The motivation behind my cards, outside of being a creative outlet for me, is to create tangible vintage inspired trading cards for different movies, TV shows and miscellaneous pieces of popular culture that never got trading card immortalization.  I try to make cards that, if they had existed, I would have spent my hard earned allowance or bottle deposit collection money (it’s an MI thing) at the counter of the closest party store for as many packs as I could afford.  These are cards that I would have wanted to own, to collect, flip through and organize in my childhood bedroom.

The above card I not only would have loved to have owned as a kid… I should have owned as a kid.  I should have feverishly shuffled through packs of 1991-92 NBA Hoops Series 2 in hopes of pulling this card.  Years later I should have been able to seek out PSA 10 Gem Mint graded copies as well as autographed copies of this card for my collection.  Not only this NBA Hoops card, but versions of this card from all of the other brands of basketball cards.  Not to mention the other cool merchandise like posters, jerseys, t-shirts, cereal boxes, Starting Line-Up figures, magazine covers and the list goes on.  You see, Isiah Thomas was my boyhood idol.  I’ve been collecting everything and anything related to him nonstop since 1988.  At this point I could basically curate a museum of Isiah Thomas memorabilia.

There are a lot of really cool custom cards out there for sports cards that didn't get made for one reason or another.  This card is a bit different.  It's not a late season trade, an unheralded rookie or a guy who didn't see much playing time and could hardly justify making a card for.  This is a card of a guy who was never on a historic team but had every right in the world to be.

In 1988 the U.S. Olympic men's basketball team took bronze in the Summer Olympics is Seoul.  Up and through that Olympic Games the U.S. team was comprised of amateurs while other countries were using professionals.  Starting with the 1992 Barcelona games USA Basketball has since sent NBA pros to represent them every four years in the Summer Olympic.

The team that went to Barcelona, Spain in 1992 was dubbed "The Dream Team".  It's without a shadow of a doubt the greatest team ever assembled and anyone who says any different is just being a contrarian.  Eleven individuals of this twelve man roster are in the basketball Hall of Fame, all except Christian Laettner, the lone collegiate.

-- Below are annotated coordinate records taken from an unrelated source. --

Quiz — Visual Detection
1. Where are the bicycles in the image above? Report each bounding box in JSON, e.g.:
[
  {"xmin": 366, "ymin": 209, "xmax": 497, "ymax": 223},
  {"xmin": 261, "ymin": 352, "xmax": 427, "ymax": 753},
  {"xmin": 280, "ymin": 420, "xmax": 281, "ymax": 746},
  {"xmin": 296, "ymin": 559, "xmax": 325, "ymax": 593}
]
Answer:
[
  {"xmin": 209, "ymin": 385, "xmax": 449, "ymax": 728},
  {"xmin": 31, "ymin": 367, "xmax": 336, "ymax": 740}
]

Three of the four coaches have been elected to the Hall of Fame as individuals, and the team as a whole was enshrined in 2017.

As legendary as that team is for whom was a part of it it's as infamous for the one man that was not.  You simply cannot entertain a Dream Team discussion of any depth without talking about the blackballing of Isiah Thomas.  In 1991 when the team was selected you could say there were only three players to have more of a claim to be on that team than Isiah Thomas.  There was Magic Johnson and Larry Bird who had led the Lakers and Celtics respectively to eight of the ten championship in the previous decade.  Then there was Michael Jordan who was arguably the most recognizable athlete in the world at the time.  As much as the '92 Olympics were about restoring U.S. basketball pride they were equally as instrumental in marketing the National Basketball Association on a global stage.  Michael Jordan was a marketing machine.  The team needed him.  The problem was he refused to participate if Isiah was a part of the team due to their intense professional rivalry.  As deserving as Isiah was of the honor of being named to that team, with that type of ultimatum it's pretty hard to go against "His Airnesses" wishes.

The bottom line is that it's criminal that cooler heads couldn't have prevailed.  I get that Isiah didn't do himself any favors in his quest to keep Michael Jordan and the Bulls down as long as possible, much like the Celtics had done to Detroit all those years before.  The walk off in the 1991 Eastern Conference Finals was most likely the final nail in Isiah's Olympic coffin.  Isiah has said looking back that he regretted leading the Pistons off of the floor without congratulating the Bulls in the closing seconds of Game 4 of the ECF, but to play devil's advocate, I can understand how it went down with that Bad Boys team being a prideful group and through the media Michael and his guys were basically shitting on what took the Pistons years of blood, sweat and tears to accomplish.  What makes the 1992 snub even more of a sour story is when you consider that Isiah also missed out on an Olympic medal in 1980 when the U.S. boycotted the summer games that were being hosted in Moscow due to the Soviet's invasion of Afghanistan.

Most of my cards have an air of comedic parody to them, like a Michael Scott basketball card for example.  Not this one.  I was serious when making this card.  I wanted to bring justice to Isiah's Olympic snub the best and only way I really could.  This card is in total homage of what should have been.

The picture is from a photo shoot for the 1994 FIBA World Championships which saw a team dubbed "Dream Team II" win the tournaments gold medal.  Isiah was named to this team but, as if cursed, he didn't get to compete due to an Achilles Tendon tear in the last month of the 1993-94 NBA season, Isiah's last season before he retired from playing.